◆ Task requirements ◆
The response must consist of the records below, copied exactly.

(Short web captions)
• • • •

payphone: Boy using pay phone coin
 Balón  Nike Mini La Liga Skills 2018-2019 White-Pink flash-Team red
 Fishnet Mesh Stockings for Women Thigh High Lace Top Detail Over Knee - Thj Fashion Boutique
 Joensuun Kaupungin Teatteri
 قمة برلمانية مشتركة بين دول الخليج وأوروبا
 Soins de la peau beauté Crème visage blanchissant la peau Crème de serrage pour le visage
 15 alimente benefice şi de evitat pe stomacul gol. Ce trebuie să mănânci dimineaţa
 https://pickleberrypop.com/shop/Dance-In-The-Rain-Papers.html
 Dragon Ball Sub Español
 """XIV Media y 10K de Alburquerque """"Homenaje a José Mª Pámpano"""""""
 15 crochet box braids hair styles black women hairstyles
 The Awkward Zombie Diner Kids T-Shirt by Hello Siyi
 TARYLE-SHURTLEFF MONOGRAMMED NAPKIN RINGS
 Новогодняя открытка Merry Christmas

• • • •

◆ Task answer ◆
payphone: Boy using pay phone coin
 Balón  Nike Mini La Liga Skills 2018-2019 White-Pink flash-Team red
 Fishnet Mesh Stockings for Women Thigh High Lace Top Detail Over Knee - Thj Fashion Boutique
 Joensuun Kaupungin Teatteri
 قمة برلمانية مشتركة بين دول الخليج وأوروبا
 Soins de la peau beauté Crème visage blanchissant la peau Crème de serrage pour le visage
 15 alimente benefice şi de evitat pe stomacul gol. Ce trebuie să mănânci dimineaţa
 https://pickleberrypop.com/shop/Dance-In-The-Rain-Papers.html
 Dragon Ball Sub Español
 """XIV Media y 10K de Alburquerque """"Homenaje a José Mª Pámpano"""""""
 15 crochet box braids hair styles black women hairstyles
 The Awkward Zombie Diner Kids T-Shirt by Hello Siyi
 TARYLE-SHURTLEFF MONOGRAMMED NAPKIN RINGS
 Новогодняя открытка Merry Christmas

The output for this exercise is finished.